-- Activity --
Every line of the material below is to be printed again exactly.

▬▬▬

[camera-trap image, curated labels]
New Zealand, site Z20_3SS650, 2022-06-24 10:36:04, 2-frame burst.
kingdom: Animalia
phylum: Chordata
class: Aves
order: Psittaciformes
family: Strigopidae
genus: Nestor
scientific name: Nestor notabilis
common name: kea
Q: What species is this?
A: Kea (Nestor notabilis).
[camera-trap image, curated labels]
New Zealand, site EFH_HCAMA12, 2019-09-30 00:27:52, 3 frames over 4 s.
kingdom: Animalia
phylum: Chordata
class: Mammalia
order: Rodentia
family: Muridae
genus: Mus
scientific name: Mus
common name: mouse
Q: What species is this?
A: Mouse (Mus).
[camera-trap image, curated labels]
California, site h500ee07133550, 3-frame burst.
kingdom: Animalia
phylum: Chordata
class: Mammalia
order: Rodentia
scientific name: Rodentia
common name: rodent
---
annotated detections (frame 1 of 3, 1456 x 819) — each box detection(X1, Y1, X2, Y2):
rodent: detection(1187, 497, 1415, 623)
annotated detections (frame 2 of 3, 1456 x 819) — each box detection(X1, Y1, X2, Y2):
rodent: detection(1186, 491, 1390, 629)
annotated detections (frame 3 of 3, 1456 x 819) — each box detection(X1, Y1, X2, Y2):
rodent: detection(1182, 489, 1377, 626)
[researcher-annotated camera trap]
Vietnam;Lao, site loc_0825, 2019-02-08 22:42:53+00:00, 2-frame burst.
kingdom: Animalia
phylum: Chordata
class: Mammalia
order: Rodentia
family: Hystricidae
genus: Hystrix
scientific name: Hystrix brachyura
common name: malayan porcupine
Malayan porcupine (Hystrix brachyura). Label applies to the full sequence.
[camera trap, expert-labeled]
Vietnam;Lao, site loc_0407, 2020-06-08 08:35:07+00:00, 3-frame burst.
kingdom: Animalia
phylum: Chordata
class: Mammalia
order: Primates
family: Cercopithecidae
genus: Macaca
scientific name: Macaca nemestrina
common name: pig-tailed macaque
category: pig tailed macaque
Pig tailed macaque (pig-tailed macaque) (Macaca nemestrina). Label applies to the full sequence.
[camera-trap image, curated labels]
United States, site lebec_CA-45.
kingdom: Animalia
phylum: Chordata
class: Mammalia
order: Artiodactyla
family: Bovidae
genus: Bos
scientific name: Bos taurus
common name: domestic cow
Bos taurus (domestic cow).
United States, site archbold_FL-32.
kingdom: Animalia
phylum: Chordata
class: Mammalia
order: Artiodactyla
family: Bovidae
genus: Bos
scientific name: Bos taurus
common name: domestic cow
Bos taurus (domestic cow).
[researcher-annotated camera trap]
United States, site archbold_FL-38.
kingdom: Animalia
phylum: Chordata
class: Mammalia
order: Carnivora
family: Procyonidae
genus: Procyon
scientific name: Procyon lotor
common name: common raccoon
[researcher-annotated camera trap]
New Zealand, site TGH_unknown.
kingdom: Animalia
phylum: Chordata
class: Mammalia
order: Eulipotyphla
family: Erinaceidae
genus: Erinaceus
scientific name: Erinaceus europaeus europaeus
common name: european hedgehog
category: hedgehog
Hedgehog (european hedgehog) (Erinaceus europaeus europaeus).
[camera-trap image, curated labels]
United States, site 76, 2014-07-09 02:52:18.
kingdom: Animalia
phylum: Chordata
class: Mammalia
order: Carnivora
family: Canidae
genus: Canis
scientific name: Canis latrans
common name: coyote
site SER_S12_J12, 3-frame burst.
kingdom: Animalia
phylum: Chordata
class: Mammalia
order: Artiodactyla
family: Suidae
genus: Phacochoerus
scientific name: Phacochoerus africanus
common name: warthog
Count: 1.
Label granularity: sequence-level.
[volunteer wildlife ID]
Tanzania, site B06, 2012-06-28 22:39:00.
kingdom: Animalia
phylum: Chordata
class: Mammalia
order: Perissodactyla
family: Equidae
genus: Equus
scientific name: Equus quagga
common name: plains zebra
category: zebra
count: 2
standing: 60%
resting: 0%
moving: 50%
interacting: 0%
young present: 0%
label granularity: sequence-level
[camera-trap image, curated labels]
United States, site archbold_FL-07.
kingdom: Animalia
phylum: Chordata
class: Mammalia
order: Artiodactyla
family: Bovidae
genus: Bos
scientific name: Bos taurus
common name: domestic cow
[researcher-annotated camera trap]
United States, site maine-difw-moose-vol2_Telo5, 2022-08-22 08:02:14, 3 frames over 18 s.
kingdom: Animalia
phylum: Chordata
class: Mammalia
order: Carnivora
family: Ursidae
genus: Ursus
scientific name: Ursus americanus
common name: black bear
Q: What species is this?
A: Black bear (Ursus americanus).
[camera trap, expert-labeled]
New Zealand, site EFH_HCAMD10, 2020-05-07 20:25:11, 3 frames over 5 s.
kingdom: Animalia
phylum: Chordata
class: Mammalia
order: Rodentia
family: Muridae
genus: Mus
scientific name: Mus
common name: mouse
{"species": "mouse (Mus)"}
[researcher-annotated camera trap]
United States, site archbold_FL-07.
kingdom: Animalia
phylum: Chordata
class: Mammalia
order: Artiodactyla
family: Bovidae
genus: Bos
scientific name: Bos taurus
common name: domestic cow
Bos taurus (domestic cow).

▬▬▬

-- Response area --
[camera-trap image, curated labels]
New Zealand, site Z20_3SS650, 2022-06-24 10:36:04, 2-frame burst.
kingdom: Animalia
phylum: Chordata
class: Aves
order: Psittaciformes
family: Strigopidae
genus: Nestor
scientific name: Nestor notabilis
common name: kea
Q: What species is this?
A: Kea (Nestor notabilis).
[camera-trap image, curated labels]
New Zealand, site EFH_HCAMA12, 2019-09-30 00:27:52, 3 frames over 4 s.
kingdom: Animalia
phylum: Chordata
class: Mammalia
order: Rodentia
family: Muridae
genus: Mus
scientific name: Mus
common name: mouse
Q: What species is this?
A: Mouse (Mus).
[camera-trap image, curated labels]
California, site h500ee07133550, 3-frame burst.
kingdom: Animalia
phylum: Chordata
class: Mammalia
order: Rodentia
scientific name: Rodentia
common name: rodent
---
annotated detections (frame 1 of 3, 1456 x 819) — each box detection(X1, Y1, X2, Y2):
rodent: detection(1187, 497, 1415, 623)
annotated detections (frame 2 of 3, 1456 x 819) — each box detection(X1, Y1, X2, Y2):
rodent: detection(1186, 491, 1390, 629)
annotated detections (frame 3 of 3, 1456 x 819) — each box detection(X1, Y1, X2, Y2):
rodent: detection(1182, 489, 1377, 626)
[researcher-annotated camera trap]
Vietnam;Lao, site loc_0825, 2019-02-08 22:42:53+00:00, 2-frame burst.
kingdom: Animalia
phylum: Chordata
class: Mammalia
order: Rodentia
family: Hystricidae
genus: Hystrix
scientific name: Hystrix brachyura
common name: malayan porcupine
Malayan porcupine (Hystrix brachyura). Label applies to the full sequence.
[camera trap, expert-labeled]
Vietnam;Lao, site loc_0407, 2020-06-08 08:35:07+00:00, 3-frame burst.
kingdom: Animalia
phylum: Chordata
class: Mammalia
order: Primates
family: Cercopithecidae
genus: Macaca
scientific name: Macaca nemestrina
common name: pig-tailed macaque
category: pig tailed macaque
Pig tailed macaque (pig-tailed macaque) (Macaca nemestrina). Label applies to the full sequence.
[camera-trap image, curated labels]
United States, site lebec_CA-45.
kingdom: Animalia
phylum: Chordata
class: Mammalia
order: Artiodactyla
family: Bovidae
genus: Bos
scientific name: Bos taurus
common name: domestic cow
Bos taurus (domestic cow).
United States, site archbold_FL-32.
kingdom: Animalia
phylum: Chordata
class: Mammalia
order: Artiodactyla
family: Bovidae
genus: Bos
scientific name: Bos taurus
common name: domestic cow
Bos taurus (domestic cow).
[researcher-annotated camera trap]
United States, site archbold_FL-38.
kingdom: Animalia
phylum: Chordata
class: Mammalia
order: Carnivora
family: Procyonidae
genus: Procyon
scientific name: Procyon lotor
common name: common raccoon
[researcher-annotated camera trap]
New Zealand, site TGH_unknown.
kingdom: Animalia
phylum: Chordata
class: Mammalia
order: Eulipotyphla
family: Erinaceidae
genus: Erinaceus
scientific name: Erinaceus europaeus europaeus
common name: european hedgehog
category: hedgehog
Hedgehog (european hedgehog) (Erinaceus europaeus europaeus).
[camera-trap image, curated labels]
United States, site 76, 2014-07-09 02:52:18.
kingdom: Animalia
phylum: Chordata
class: Mammalia
order: Carnivora
family: Canidae
genus: Canis
scientific name: Canis latrans
common name: coyote
site SER_S12_J12, 3-frame burst.
kingdom: Animalia
phylum: Chordata
class: Mammalia
order: Artiodactyla
family: Suidae
genus: Phacochoerus
scientific name: Phacochoerus africanus
common name: warthog
Count: 1.
Label granularity: sequence-level.
[volunteer wildlife ID]
Tanzania, site B06, 2012-06-28 22:39:00.
kingdom: Animalia
phylum: Chordata
class: Mammalia
order: Perissodactyla
family: Equidae
genus: Equus
scientific name: Equus quagga
common name: plains zebra
category: zebra
count: 2
standing: 60%
resting: 0%
moving: 50%
interacting: 0%
young present: 0%
label granularity: sequence-level
[camera-trap image, curated labels]
United States, site archbold_FL-07.
kingdom: Animalia
phylum: Chordata
class: Mammalia
order: Artiodactyla
family: Bovidae
genus: Bos
scientific name: Bos taurus
common name: domestic cow
[researcher-annotated camera trap]
United States, site maine-difw-moose-vol2_Telo5, 2022-08-22 08:02:14, 3 frames over 18 s.
kingdom: Animalia
phylum: Chordata
class: Mammalia
order: Carnivora
family: Ursidae
genus: Ursus
scientific name: Ursus americanus
common name: black bear
Q: What species is this?
A: Black bear (Ursus americanus).
[camera trap, expert-labeled]
New Zealand, site EFH_HCAMD10, 2020-05-07 20:25:11, 3 frames over 5 s.
kingdom: Animalia
phylum: Chordata
class: Mammalia
order: Rodentia
family: Muridae
genus: Mus
scientific name: Mus
common name: mouse
{"species": "mouse (Mus)"}
[researcher-annotated camera trap]
United States, site archbold_FL-07.
kingdom: Animalia
phylum: Chordata
class: Mammalia
order: Artiodactyla
family: Bovidae
genus: Bos
scientific name: Bos taurus
common name: domestic cow
Bos taurus (domestic cow).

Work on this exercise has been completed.